It’s never too early to discuss video games’ future in the history books. How will the ages of video games be divided; what are the influential turning-point moments, etc.
A friend of mine got me thinking. He proposed Final Fantasy VII started the Silver Age of Video Games, which at first I fought on the grounds that it’s too early. But I now agree for these reasons.
Final Fantasy VII divides the video game medium between an art of visual stimulation to an art of interactive story telling. Final Fantasy VII raised the bar on graphics, cinema-styled art direction, and a rich story filled with character development, back-stories, and emotion not yet seen. Certainly games explored this style, especially the Legend of Zelda games and early Final Fantasy games, but these games, with their cute, pixilated figurines just had too many limitations visually to create the emotion needed. Early video games created these cute characters not for aesthetic quality, but because this was the best computers could do.
At first this sounds like a contradiction: early video games were visual arts without good visuals. But that, simply, was the art: It was about creating a believeable 2D world that encouraged extremely repetitive play and rewarding challenges. These games were short, often only a few hours took to beat them, and the joy of constant play came from finding shortcuts and power-ups. A friend could jump into a game of Super Mario Bro. at any point and not be worried about following the
back-story.
Now, a game of less than 20 hours is considered too short by critics. Games, as a standard, are expected to have compelling lead characters and a structured story. This change is most obvious in fighting games like the Mortal Kombat series which started out as the controversial blood bath where only avid fans knew the mythology. Now, Mortal Kombat has evolved into a detail story where characters die, come back to life, and players must complete role-playing styled missions to unlock new characters. These stories are rarely as fleshed out as the champion of story-telling, the role-playing genre, but the change in style is revealing.
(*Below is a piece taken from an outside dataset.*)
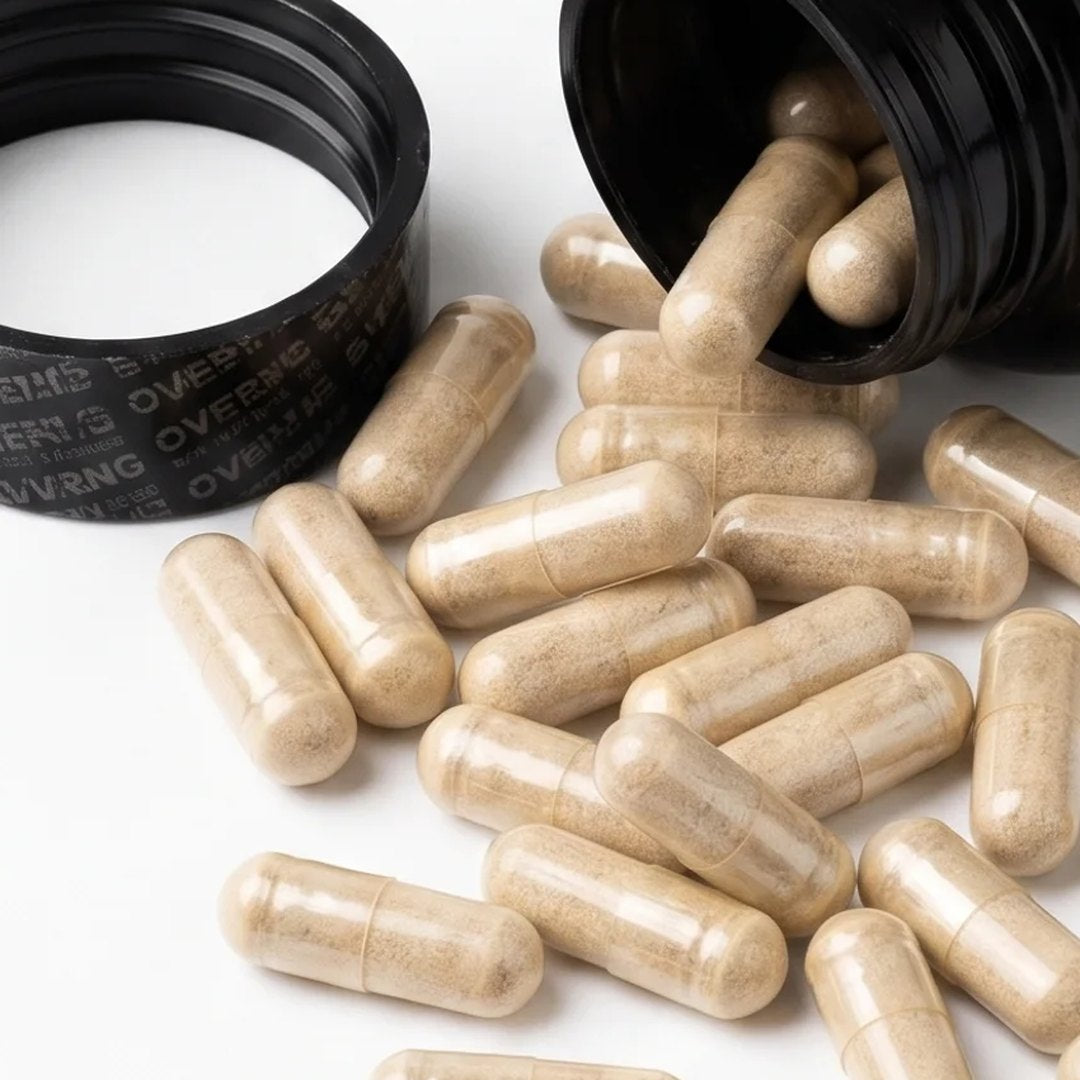 OVAHANG capsules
The visual styles of older video games resemble the black and white silent pictures of cinema’s golden age. Video games manages to create atmousphere and style using limited means - no voice overs, 2D, minimal memory to save games or variety in game play. But games fought through the challenges, creating the colorful world of Mario and Sonic compared to the dark and scary adventures of Castlevenia. But we played these games for those visuals, not the story. In the end, the story broke down to saving the princess or killing Dracula. Everything else was about finding a power-up mushroom.